Escuela flamenca. Siglo XV. Museo de Bellas Artes de Gante.

EL SAQUEO DE JERUSALÉN POR LOS CRUZADOS

La matanza de los habitantes de la Ciudad Santa por los cruzados fue casi total y de
una violencia inusitada. Raimundo de Aguilers, que participó en el combate, escribe:
«Algunos de los paganos fueron decapitados con misericordia, otros perforados por
flechas, arrojados desde torres, y otros más, torturados durante largo tiempo,
quemados al fin entre espantosas llamas. Pilas de cabezas, manos y pies, yacían en
las casas y las calles, y corrían de un lado a otro hombres y caballeros, por encima de
los cadáveres».

La propaganda ha deformado los datos, exagerando unos y minimizando otros, pero


la cifra más probable estaría en torno a 30.000 víctimas, la mayor parte musulmanes,
pero también casi todos los judíos (unos 2.000) y los cristianos que no habían
evacuado Jerusalén, de credo ortodoxo, sirio o armenio. Las fuentes cristianas
reconocen la magnitud de la carnicería, y que los pocos supervivientes fueron
obligados a recoger los cadáveres cuando empezaban a apestar para amontonarlos
en piras funerarias fuera de la ciudad: «Se quemaron en piras como pirámides y
nadie salvo el propio Dios sabe cuántos eran», se lee en la Gesta francorum.

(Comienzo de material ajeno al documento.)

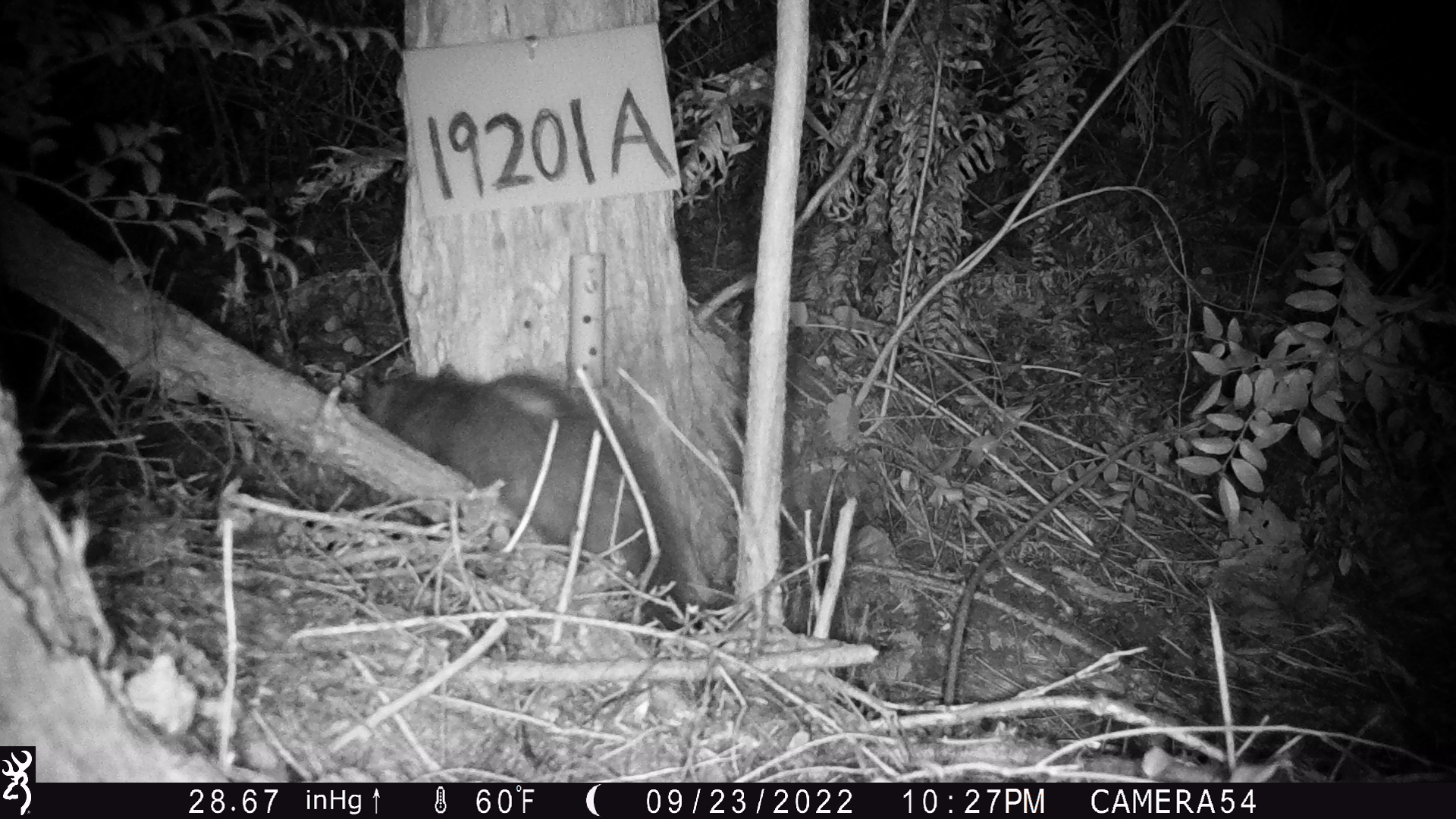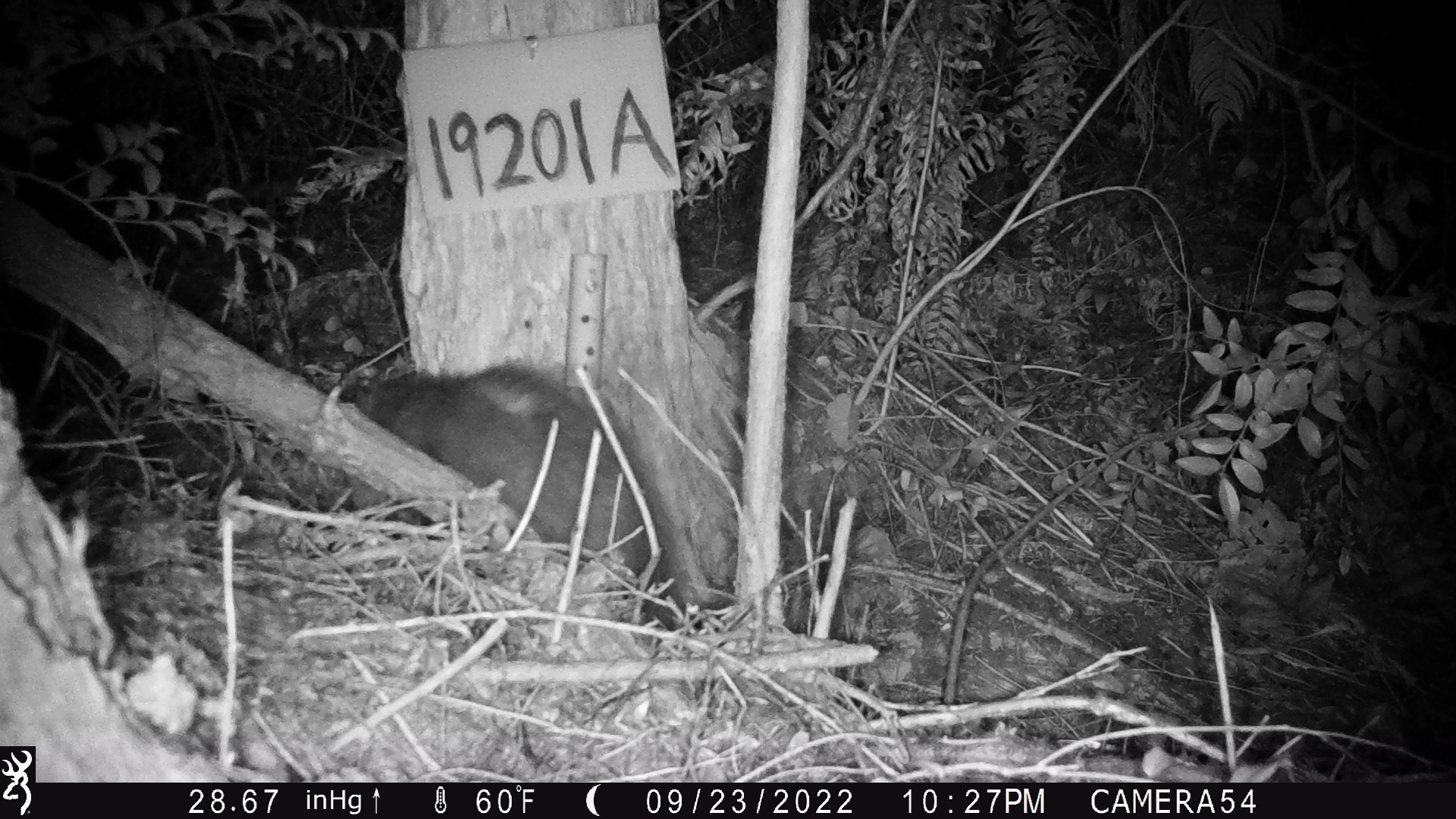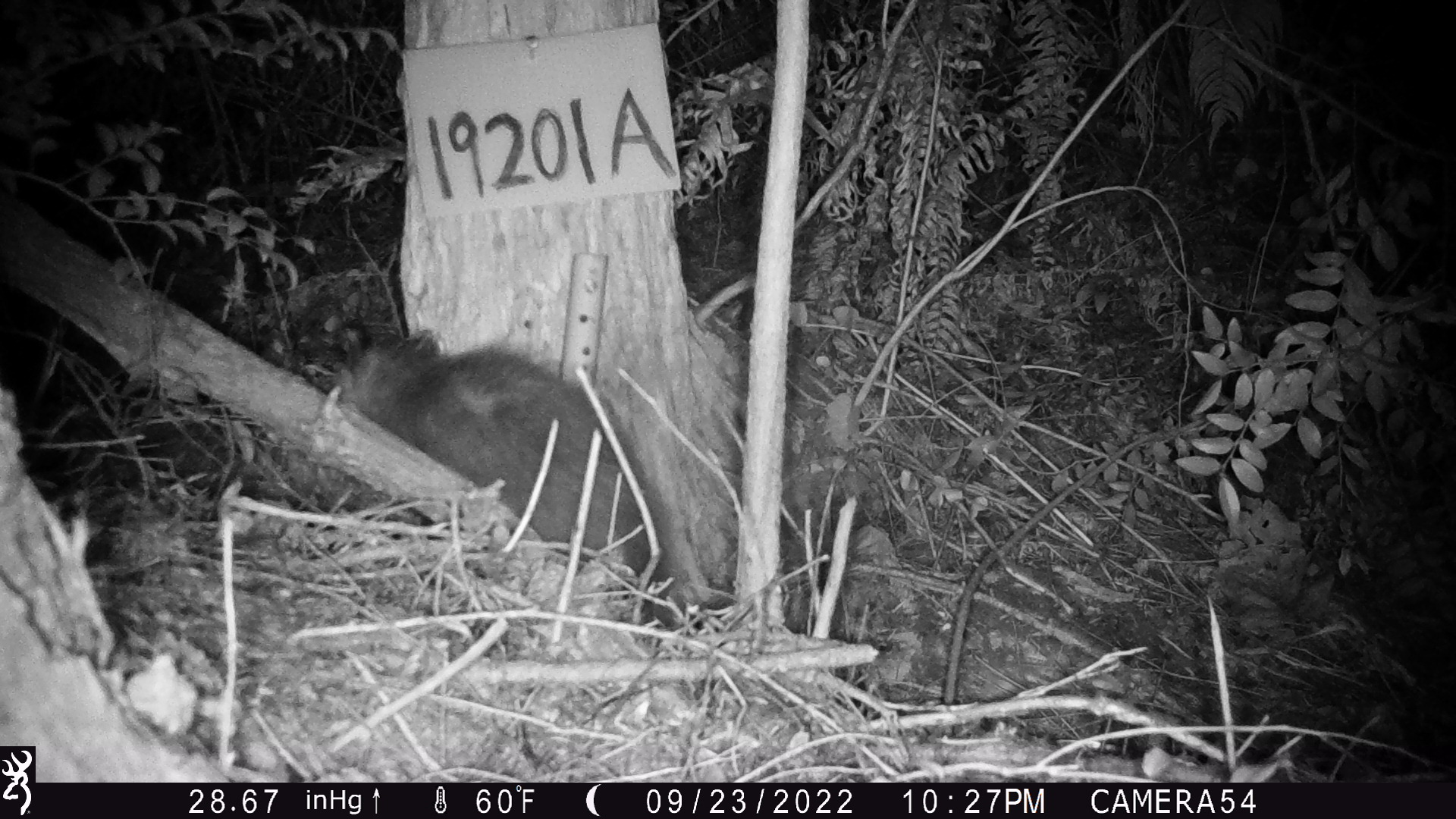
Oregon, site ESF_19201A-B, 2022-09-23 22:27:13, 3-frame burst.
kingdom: Animalia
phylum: Chordata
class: Mammalia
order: Didelphimorphia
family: Didelphidae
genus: Didelphis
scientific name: Didelphis virginiana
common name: virginia opossum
Virginia opossum (Didelphis virginiana).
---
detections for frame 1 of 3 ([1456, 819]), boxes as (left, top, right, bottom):
virginia opossum: (334, 307, 731, 687)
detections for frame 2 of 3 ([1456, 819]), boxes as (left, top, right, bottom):
virginia opossum: (296, 337, 741, 693)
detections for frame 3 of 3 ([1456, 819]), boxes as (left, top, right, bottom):
virginia opossum: (305, 284, 747, 690)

Para la
mayoría de cruzados era una limpieza étnica y religiosa justificada que anunciaba
una nueva era, pero acrecentó en musulmanes y judíos un odio hacia los cristianos
que llevó a los primeros a pagarles de forma igual de cruel con la guerra santa. La
ciudad sólo volvió a la vida con los nuevos repobladores llegados tras la conquista.